Lesson 0: Configuring your computer


In this lesson, you will set up a Python computing environment for scientific computing. There are two main ways people set up Python for scientific computing on their own machine.

  1. By downloading and installing package by package with tools like apt-get, pip, etc.

  2. By downloading and installing a Python distribution that contains binaries of many of the scientific packages needed. One widely used distribution is from Anaconda.

In this class, we will use Anaconda, with its associated package manager, conda. It has become the de facto package manager/distribution for scientific use.

macOS users: Install Command Line Tools

If you are using macOS, you should install Command Line Tools. This is a set of utilities, such as compilers and (most importantly for this bootcamp) Git. You could install it along with the very bloated software XCode, but we will not do that to save on the ≈35 GB of disk space that XCode will consume.

To install Command Line Tools, open the Terminal application. It is typically in the /Applications/Utilities folder. Otherwise, hit ⌘-space bar and type terminal in the search box, and select the Terminal Application. Once you have a prompt in the Terminal application, type

xcode-select --install

and hit enter. You will be prompted for the installation, and you should go ahead with it. It may take several minutes for the installation to complete.

Windows users: Install Git and Chrome or Firefox

We will be using JupyterLab in the workshop. It is browser-based, and Chrome, Firefox, and Safari are supported. Microsoft Edge is not. Therefore, if you are a Windows user, you need to be sure you have either Chrome of Firefox installed.

Git is installed on Macs with XCode. For Windows users, you need to install Git. You can do this by following the instructions here.

Downloading and installing Anaconda

If you already have Anaconda installed on your machine, you can skip this step.

Downloading and installing Anaconda is simple.

  1. Go to the Anaconda’s download page and click the Download button.

  2. Follow the on-screen instructions for installation. While doing so, be sure that Anaconda is installed in your home directory (which is the default), not in root.
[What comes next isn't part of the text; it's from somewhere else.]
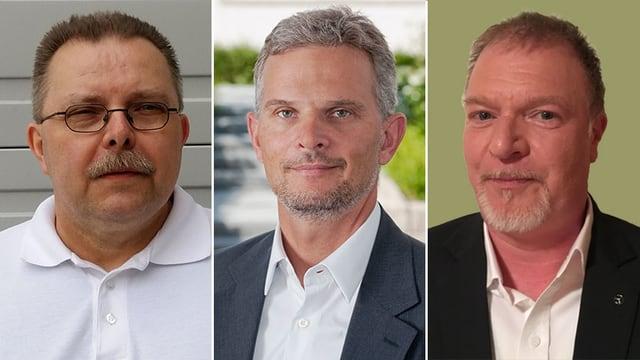 Porträt von Roger Mingard, Sebastian Haas und Thomas Zeeck.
That’s it! After you do that, you will have a functioning Python distribution.

Installing node.js

node.js is a platform that enables you to run JavaScript outside of the browser. We will not use it directly, but it needs to be installed for some of the more sophisticated JupyterLab functionality. Install node.js by following the instructions here.

Setting up a conda environment

I have created a conda environment for use in this workshop. You can download the YML specification for the environment:

You can set up and activate the environment on the command line or by using the Anaconda Navigator, which should be installed with Anaconda. You can do either of the two options, (a) or (b), below.

a) Activating from the command line

To set up your conda environment from the command line, navigate to the directory where you saved the pol_stats.yml file. Then, on the command line, enter

conda env create -f pol_stats.yml

This should build the environment for you (it may take several minutes). To then activate the environment, enter

conda activate pol_stats

on the command line.

b) Activating using the Anaconda Navigator

If you are using macOS, Anaconda Navigator will be available in your Applications menu. If you are using Windows, you can launch Anaconda Navigator from the Start menu.

When the Navigator window opens, select Environments on the left menu pane. Upon selecting Environments, you will see a pane immediately to the right of the Home/Environments/Learning/Community pane with a Search Environments window at the top. At the bottom of that pane, click Import. In the window that pops up, click on the folder icon under Local drive. Find the pol_stats.yml file you just downloaded. Click Import. It may take some time for the environment to be imported and built.

Optional: Install CmdStan

While we do not plan on using Stan in this workshop, we may play with some Bayesian modeling later in the week. To install Stan, you can do the following on the command line.

conda activate pol_stats
python -c "import cmdstanpy; cmdstanpy.install_cmdstan()"

This will take several minutes to run.

Launching JupyterLab and a terminal

We will be using JupyterLab throughout the workshop. You can alternatively launch JupyterLab via the Anaconda Navigator or via your operating system’s terminal program (Terminal on macOS and PowerShell on Windows). If you wish to launch using the latter, skip to the next section.

In the Anaconda Navigator, click Home on the left pane. To the right, you will have a pane from which you can launch JupyterLab. On the top of the right pane, you will see two pulldown menus separated by the word “on.” Be sure you select pol_stats on the right pulldown menu. This ensures that you are using the bootcamp environment you just set up.

You need to make sure you are using the pol_stats environment whenever you launch JupyterLab during the workshop.

You should see a card for JupyterLab. Do not confuse this with Notebook; you want to launch JupyterLab. Click Launch on the JupyterLab card. This will launch JupyterLab in your default browser.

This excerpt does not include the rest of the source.